▶ _GIVEN ENTRIES_
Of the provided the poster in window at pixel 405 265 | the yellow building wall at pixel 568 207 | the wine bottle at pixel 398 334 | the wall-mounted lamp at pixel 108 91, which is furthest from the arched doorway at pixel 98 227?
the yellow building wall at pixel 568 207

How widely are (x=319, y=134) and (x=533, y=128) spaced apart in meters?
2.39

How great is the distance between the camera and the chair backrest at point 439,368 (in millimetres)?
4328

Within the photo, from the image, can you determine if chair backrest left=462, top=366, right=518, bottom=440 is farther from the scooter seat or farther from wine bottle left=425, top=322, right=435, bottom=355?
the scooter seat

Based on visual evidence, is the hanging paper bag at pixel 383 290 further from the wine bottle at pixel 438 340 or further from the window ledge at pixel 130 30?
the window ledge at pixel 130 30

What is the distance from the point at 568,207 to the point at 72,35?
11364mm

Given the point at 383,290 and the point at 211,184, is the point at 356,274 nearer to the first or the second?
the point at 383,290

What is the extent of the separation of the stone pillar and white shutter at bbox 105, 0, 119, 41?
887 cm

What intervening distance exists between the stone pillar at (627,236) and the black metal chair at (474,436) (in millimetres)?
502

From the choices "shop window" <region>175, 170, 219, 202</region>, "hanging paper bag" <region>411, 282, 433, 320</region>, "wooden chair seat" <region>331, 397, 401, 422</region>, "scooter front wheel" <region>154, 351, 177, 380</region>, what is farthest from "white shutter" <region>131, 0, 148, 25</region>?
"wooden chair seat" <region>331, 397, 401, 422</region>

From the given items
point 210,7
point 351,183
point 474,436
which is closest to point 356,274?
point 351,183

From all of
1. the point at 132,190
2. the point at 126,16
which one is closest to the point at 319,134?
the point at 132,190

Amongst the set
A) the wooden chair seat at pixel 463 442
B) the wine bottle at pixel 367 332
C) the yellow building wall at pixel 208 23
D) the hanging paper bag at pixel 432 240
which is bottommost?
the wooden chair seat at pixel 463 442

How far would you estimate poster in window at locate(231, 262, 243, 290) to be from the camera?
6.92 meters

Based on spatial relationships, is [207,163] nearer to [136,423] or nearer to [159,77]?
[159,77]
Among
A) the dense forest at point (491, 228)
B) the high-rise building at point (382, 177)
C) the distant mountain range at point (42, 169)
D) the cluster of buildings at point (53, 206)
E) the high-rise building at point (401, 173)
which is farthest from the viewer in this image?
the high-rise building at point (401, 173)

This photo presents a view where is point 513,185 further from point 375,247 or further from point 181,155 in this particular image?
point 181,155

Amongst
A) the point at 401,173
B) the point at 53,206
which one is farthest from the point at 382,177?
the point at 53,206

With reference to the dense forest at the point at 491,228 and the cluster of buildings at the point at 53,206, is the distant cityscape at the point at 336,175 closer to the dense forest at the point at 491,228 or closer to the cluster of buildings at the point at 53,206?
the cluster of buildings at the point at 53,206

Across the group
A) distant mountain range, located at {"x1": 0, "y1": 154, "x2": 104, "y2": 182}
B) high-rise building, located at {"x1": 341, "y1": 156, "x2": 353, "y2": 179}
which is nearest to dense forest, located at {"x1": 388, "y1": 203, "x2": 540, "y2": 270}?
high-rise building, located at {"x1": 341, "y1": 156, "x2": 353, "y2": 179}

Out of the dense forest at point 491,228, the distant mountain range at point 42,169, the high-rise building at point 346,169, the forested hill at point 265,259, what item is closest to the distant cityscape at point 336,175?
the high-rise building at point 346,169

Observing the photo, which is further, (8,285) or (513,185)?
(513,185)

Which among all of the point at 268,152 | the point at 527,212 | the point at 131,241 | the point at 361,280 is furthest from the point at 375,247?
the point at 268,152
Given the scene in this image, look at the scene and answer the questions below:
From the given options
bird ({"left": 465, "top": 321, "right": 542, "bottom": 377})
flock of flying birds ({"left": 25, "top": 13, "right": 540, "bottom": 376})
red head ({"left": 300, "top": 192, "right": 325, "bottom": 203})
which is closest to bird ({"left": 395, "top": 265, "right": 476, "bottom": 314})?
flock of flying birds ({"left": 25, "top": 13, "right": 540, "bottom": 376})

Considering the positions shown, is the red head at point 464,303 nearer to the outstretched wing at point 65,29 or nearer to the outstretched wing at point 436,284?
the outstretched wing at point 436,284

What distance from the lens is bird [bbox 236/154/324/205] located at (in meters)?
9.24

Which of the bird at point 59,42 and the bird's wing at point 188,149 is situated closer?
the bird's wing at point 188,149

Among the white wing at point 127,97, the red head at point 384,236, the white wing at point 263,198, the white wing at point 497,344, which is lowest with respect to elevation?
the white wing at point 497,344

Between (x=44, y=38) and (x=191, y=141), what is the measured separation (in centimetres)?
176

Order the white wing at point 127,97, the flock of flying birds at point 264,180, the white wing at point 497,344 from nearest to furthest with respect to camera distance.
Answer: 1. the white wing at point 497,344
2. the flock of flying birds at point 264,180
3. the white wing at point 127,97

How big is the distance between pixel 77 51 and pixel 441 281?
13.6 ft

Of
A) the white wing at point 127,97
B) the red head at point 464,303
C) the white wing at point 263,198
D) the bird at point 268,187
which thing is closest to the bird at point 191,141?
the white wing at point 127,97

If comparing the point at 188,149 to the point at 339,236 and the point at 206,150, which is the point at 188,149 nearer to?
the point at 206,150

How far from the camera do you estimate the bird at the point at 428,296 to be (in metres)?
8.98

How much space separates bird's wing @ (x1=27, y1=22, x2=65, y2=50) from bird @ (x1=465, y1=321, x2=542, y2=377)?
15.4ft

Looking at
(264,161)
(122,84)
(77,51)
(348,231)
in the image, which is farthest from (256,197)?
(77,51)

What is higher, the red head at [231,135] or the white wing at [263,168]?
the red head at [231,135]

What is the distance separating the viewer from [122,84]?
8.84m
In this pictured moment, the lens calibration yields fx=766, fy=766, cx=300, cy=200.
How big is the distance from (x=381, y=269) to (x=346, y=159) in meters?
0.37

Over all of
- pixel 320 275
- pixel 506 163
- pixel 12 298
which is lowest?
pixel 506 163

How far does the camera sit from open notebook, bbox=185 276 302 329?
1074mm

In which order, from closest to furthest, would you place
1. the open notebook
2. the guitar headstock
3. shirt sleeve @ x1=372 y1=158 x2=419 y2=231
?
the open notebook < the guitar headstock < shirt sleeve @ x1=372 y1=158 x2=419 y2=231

▶ _STATED GOAL_
Repeat only the stretch of lines that begins at the line containing "What is higher, the" and ends at the last line above, both included.

▶ _EXERCISE OUTPUT_
What is higher, the red head at [231,135] or the white wing at [263,168]?
the red head at [231,135]

What is the distance separating the viewer from [122,84]?
8.84m
In this pictured moment, the lens calibration yields fx=766, fy=766, cx=300, cy=200.
How big is the distance from (x=381, y=269) to (x=346, y=159) in meters?
0.37

Over all of
- pixel 320 275
- pixel 506 163
- pixel 12 298
which is lowest?
pixel 506 163

How far does the camera sit from open notebook, bbox=185 276 302 329?
1074mm

In which order, from closest to furthest, would you place
1. the open notebook
2. the guitar headstock
3. shirt sleeve @ x1=372 y1=158 x2=419 y2=231
?
the open notebook < the guitar headstock < shirt sleeve @ x1=372 y1=158 x2=419 y2=231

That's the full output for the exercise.